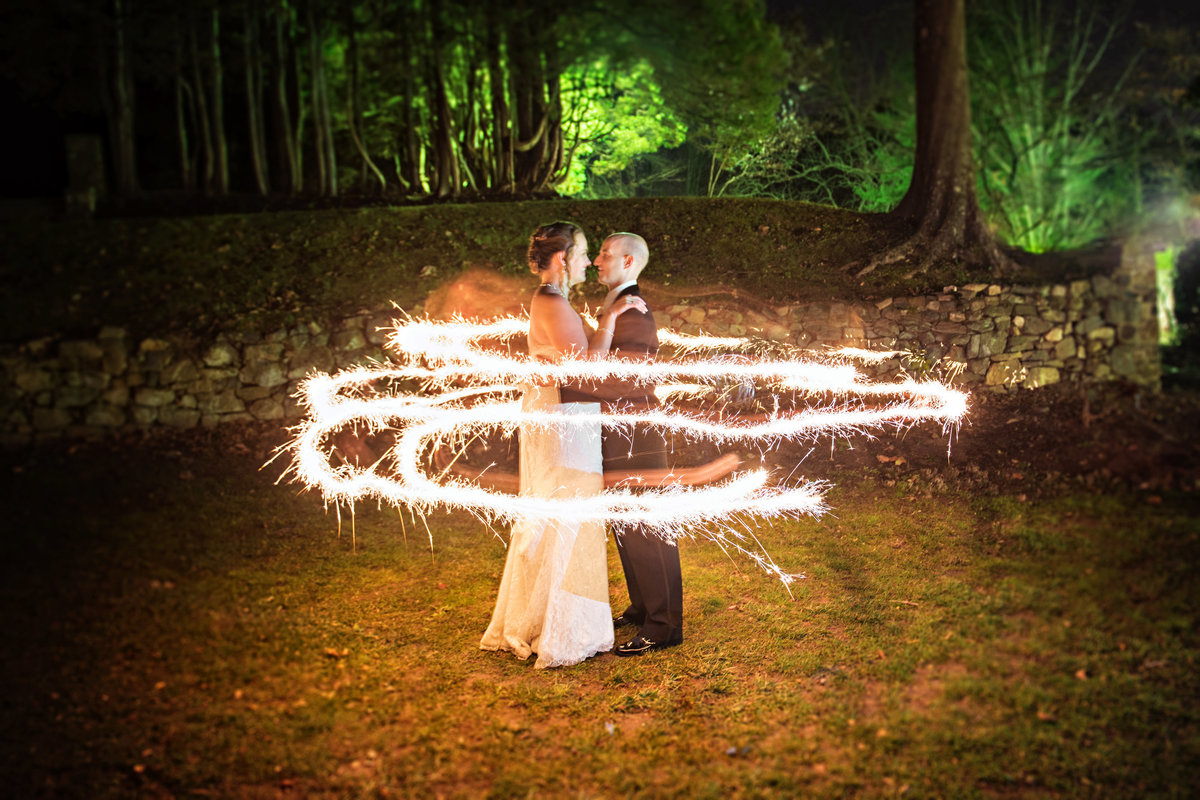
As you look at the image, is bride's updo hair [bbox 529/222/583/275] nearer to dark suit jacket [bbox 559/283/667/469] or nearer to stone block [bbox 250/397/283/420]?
dark suit jacket [bbox 559/283/667/469]

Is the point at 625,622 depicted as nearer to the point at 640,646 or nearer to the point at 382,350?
the point at 640,646

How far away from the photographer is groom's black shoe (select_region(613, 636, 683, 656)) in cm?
445

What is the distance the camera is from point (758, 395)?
9016 mm

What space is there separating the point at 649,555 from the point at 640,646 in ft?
1.87

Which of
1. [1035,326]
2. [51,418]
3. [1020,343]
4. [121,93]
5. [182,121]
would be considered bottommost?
[51,418]

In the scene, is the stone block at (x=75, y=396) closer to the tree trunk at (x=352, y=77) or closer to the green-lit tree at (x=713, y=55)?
the tree trunk at (x=352, y=77)

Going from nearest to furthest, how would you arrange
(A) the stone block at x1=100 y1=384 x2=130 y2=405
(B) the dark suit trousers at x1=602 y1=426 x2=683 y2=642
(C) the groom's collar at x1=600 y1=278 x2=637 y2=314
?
(C) the groom's collar at x1=600 y1=278 x2=637 y2=314 < (B) the dark suit trousers at x1=602 y1=426 x2=683 y2=642 < (A) the stone block at x1=100 y1=384 x2=130 y2=405

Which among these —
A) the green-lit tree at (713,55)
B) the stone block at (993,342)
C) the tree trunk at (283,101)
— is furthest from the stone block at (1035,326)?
the tree trunk at (283,101)

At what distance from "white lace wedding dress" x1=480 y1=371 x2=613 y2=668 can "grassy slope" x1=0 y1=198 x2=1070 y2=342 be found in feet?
13.2

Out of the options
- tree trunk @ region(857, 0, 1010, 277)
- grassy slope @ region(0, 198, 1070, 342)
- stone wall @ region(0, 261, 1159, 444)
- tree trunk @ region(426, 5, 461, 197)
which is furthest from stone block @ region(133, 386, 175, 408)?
tree trunk @ region(857, 0, 1010, 277)

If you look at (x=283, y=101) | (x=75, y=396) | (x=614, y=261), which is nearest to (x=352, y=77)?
(x=283, y=101)

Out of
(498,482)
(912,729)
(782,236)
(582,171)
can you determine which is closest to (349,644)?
(498,482)

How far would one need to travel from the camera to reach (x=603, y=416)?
426 centimetres

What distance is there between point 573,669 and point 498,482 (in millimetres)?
1269
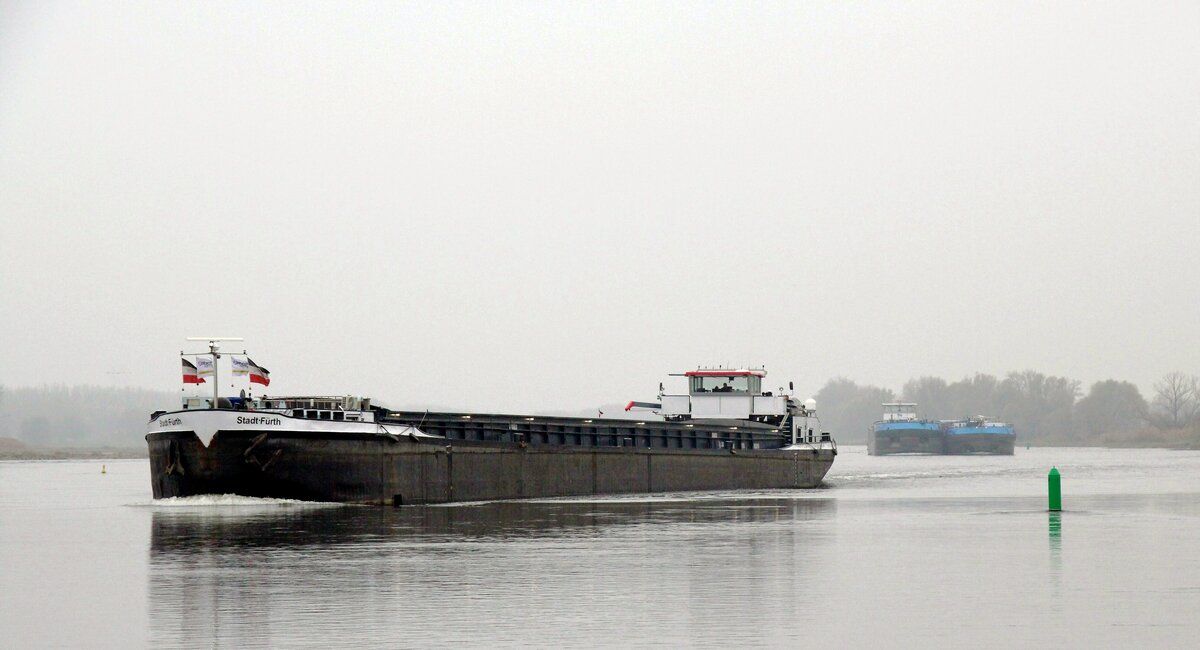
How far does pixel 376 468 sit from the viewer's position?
147 feet

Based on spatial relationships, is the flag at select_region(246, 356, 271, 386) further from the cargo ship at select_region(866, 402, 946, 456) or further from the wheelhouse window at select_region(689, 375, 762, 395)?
the cargo ship at select_region(866, 402, 946, 456)

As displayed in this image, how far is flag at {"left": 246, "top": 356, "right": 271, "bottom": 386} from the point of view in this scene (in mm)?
45875

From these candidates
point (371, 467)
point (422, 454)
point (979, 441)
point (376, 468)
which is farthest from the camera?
point (979, 441)

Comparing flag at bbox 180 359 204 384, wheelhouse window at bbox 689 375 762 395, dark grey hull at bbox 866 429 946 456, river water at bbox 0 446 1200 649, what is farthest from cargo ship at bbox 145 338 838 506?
dark grey hull at bbox 866 429 946 456

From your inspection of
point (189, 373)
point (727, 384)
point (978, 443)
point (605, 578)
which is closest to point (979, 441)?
point (978, 443)

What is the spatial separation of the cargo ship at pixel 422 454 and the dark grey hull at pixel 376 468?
0.13ft

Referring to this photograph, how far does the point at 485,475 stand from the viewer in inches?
1951

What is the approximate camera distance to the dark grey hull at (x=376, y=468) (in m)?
43.8

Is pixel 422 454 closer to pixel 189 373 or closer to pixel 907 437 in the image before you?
pixel 189 373

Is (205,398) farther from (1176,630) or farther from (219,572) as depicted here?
(1176,630)

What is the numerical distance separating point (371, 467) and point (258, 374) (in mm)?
5121

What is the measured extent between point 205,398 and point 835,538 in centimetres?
2387

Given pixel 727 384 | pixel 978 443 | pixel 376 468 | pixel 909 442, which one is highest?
pixel 727 384

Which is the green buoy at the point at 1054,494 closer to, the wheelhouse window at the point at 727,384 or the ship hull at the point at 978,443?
the wheelhouse window at the point at 727,384
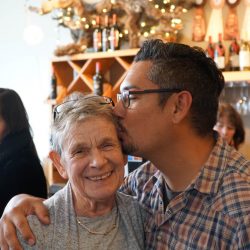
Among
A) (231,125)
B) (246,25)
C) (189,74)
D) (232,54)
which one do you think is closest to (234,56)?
(232,54)

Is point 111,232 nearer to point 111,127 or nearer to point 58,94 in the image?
point 111,127

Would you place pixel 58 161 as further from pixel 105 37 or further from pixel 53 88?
pixel 53 88

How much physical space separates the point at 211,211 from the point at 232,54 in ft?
7.35

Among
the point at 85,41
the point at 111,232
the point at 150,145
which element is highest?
the point at 85,41

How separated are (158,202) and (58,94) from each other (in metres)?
2.65

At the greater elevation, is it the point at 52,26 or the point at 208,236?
the point at 52,26

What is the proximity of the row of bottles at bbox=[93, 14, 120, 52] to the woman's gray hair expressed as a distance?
228 cm

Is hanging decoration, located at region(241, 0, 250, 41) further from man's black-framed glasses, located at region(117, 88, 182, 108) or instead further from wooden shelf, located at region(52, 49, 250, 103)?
man's black-framed glasses, located at region(117, 88, 182, 108)

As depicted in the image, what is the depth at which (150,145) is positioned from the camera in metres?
1.38

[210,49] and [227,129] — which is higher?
[210,49]

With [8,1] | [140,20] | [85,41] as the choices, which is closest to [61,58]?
[85,41]

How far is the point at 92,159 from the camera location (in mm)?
1244

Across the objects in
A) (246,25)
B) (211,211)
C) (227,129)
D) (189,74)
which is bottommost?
(227,129)

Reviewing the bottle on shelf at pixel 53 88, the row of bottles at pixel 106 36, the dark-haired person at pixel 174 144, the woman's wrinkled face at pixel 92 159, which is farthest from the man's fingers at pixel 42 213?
the bottle on shelf at pixel 53 88
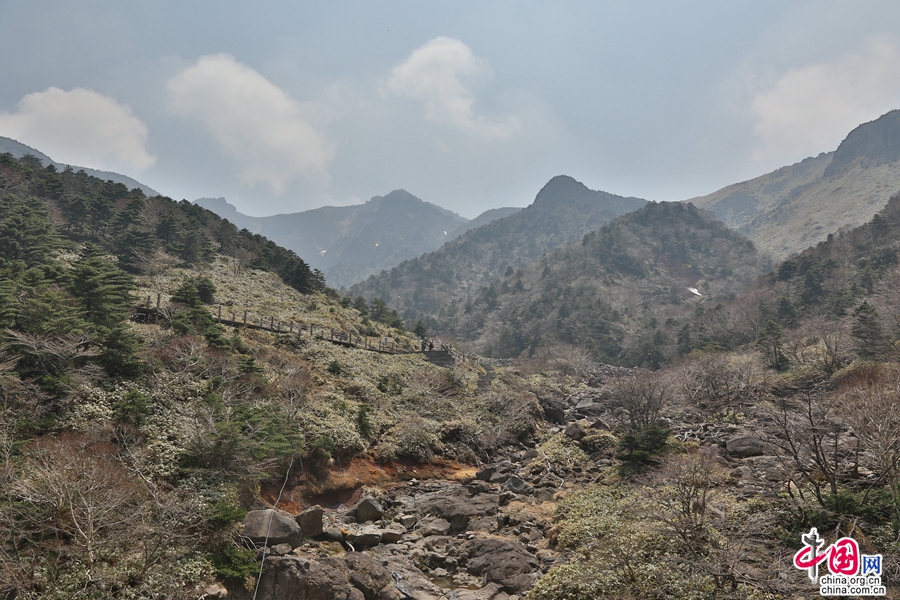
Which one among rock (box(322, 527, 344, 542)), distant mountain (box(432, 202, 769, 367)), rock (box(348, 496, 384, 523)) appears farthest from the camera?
distant mountain (box(432, 202, 769, 367))

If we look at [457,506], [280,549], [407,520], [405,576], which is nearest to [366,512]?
[407,520]

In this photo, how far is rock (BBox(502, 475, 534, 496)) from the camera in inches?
703

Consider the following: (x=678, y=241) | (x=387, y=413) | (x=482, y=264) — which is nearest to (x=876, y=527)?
(x=387, y=413)

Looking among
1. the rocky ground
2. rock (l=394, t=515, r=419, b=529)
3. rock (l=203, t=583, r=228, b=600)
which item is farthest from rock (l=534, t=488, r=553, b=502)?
rock (l=203, t=583, r=228, b=600)

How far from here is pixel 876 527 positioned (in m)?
8.81

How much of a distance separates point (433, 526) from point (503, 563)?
154 inches

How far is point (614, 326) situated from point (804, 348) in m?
40.9

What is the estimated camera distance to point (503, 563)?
1196 centimetres

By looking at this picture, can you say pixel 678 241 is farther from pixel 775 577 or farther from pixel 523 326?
pixel 775 577

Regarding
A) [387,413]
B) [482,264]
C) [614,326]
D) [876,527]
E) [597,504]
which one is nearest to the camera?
[876,527]

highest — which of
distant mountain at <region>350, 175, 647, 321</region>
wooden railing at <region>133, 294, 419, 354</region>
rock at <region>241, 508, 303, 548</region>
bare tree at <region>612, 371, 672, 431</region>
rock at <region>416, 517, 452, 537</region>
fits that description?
distant mountain at <region>350, 175, 647, 321</region>

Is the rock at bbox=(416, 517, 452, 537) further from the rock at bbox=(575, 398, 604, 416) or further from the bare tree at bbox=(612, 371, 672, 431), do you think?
the rock at bbox=(575, 398, 604, 416)

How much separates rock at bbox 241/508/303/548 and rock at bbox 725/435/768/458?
60.0 feet

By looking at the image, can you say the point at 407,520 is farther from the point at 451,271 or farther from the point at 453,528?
the point at 451,271
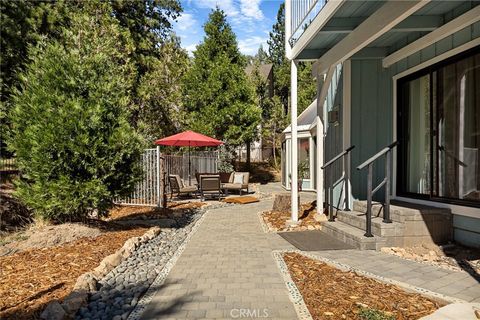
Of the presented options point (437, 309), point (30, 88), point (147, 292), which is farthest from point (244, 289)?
point (30, 88)

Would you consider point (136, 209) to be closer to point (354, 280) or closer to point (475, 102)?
point (354, 280)

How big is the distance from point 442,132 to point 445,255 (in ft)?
6.12

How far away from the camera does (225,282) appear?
3754 mm

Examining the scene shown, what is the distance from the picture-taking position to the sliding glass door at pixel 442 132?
4723 millimetres

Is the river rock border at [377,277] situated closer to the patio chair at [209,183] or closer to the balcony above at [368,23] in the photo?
the balcony above at [368,23]

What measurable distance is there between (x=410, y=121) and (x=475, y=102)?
58.0 inches

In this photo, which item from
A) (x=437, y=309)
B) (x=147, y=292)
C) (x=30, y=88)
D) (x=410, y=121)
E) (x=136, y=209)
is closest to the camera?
(x=437, y=309)

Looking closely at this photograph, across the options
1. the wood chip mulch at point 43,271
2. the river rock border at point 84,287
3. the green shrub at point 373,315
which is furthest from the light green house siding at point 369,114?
the wood chip mulch at point 43,271

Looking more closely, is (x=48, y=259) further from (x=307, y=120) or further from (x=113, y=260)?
(x=307, y=120)

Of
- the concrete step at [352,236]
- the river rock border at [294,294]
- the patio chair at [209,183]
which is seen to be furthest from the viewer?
the patio chair at [209,183]

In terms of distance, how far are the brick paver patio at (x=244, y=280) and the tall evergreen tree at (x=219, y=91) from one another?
12.2 m

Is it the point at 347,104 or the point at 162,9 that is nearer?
the point at 347,104

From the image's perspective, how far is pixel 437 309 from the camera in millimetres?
2945

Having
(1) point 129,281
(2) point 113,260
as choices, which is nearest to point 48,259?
(2) point 113,260
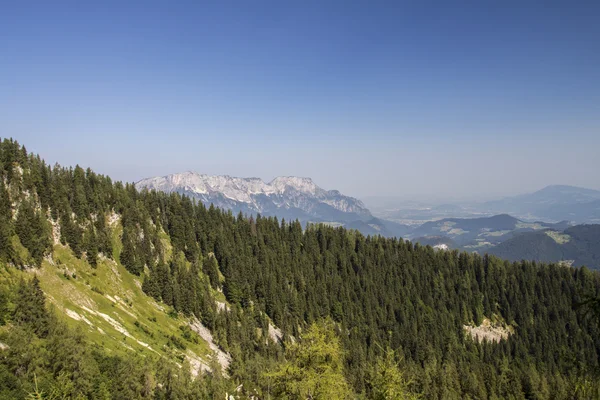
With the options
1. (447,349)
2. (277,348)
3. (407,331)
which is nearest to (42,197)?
(277,348)

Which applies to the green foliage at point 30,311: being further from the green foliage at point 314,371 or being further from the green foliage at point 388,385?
the green foliage at point 388,385

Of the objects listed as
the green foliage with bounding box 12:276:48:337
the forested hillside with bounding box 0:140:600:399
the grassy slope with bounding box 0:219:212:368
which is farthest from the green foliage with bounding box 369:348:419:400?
the grassy slope with bounding box 0:219:212:368

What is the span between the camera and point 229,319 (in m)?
127

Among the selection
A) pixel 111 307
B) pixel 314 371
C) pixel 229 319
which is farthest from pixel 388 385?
pixel 229 319

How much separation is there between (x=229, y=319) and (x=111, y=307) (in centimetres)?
4470

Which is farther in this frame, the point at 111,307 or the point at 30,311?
the point at 111,307

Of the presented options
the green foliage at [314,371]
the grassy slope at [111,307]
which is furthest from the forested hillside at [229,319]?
the grassy slope at [111,307]

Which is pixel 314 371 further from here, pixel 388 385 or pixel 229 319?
pixel 229 319

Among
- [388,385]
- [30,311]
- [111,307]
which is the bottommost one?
[111,307]

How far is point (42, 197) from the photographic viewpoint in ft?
351

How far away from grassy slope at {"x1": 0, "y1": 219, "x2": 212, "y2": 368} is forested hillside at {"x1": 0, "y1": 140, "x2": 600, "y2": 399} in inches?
69.4

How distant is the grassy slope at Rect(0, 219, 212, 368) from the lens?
7631 centimetres

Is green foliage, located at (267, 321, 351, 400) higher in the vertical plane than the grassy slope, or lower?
higher

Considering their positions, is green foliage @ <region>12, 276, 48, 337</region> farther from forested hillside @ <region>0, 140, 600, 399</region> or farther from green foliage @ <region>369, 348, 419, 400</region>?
green foliage @ <region>369, 348, 419, 400</region>
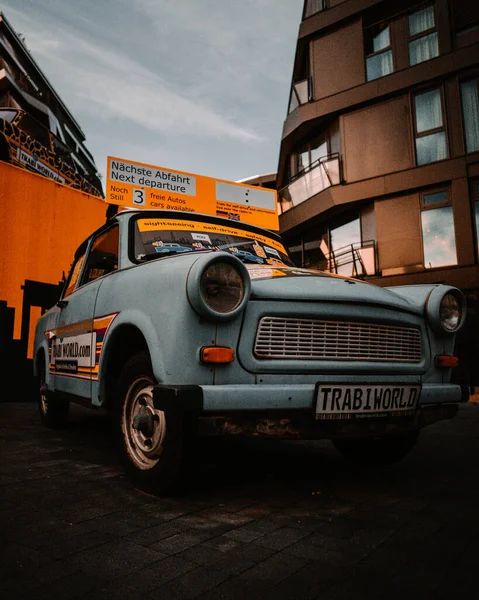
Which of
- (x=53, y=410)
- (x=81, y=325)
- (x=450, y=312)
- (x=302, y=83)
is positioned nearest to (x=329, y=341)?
(x=450, y=312)

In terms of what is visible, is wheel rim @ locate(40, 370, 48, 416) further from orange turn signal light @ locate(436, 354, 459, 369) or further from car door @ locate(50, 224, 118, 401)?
orange turn signal light @ locate(436, 354, 459, 369)

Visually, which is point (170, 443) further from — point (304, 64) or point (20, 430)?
point (304, 64)

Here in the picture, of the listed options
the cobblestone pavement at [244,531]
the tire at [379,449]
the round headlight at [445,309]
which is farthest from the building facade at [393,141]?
the cobblestone pavement at [244,531]

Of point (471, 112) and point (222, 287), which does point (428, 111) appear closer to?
point (471, 112)

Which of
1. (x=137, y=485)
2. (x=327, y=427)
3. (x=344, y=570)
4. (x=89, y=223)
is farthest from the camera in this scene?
(x=89, y=223)

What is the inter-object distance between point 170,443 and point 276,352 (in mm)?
669

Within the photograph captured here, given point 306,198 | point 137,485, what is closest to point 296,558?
point 137,485

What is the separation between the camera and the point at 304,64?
15.4 meters

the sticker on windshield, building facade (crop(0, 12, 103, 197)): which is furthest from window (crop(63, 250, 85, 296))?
building facade (crop(0, 12, 103, 197))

******************************

• [Set task]:
Quote the stretch from the line containing "What is the separation" through the last line of the entries, word for word.

• [Solution for this task]:
What is the separation between the camera and the point at 304,64?
15.4 meters

the sticker on windshield, building facade (crop(0, 12, 103, 197)): which is furthest from window (crop(63, 250, 85, 296))?
building facade (crop(0, 12, 103, 197))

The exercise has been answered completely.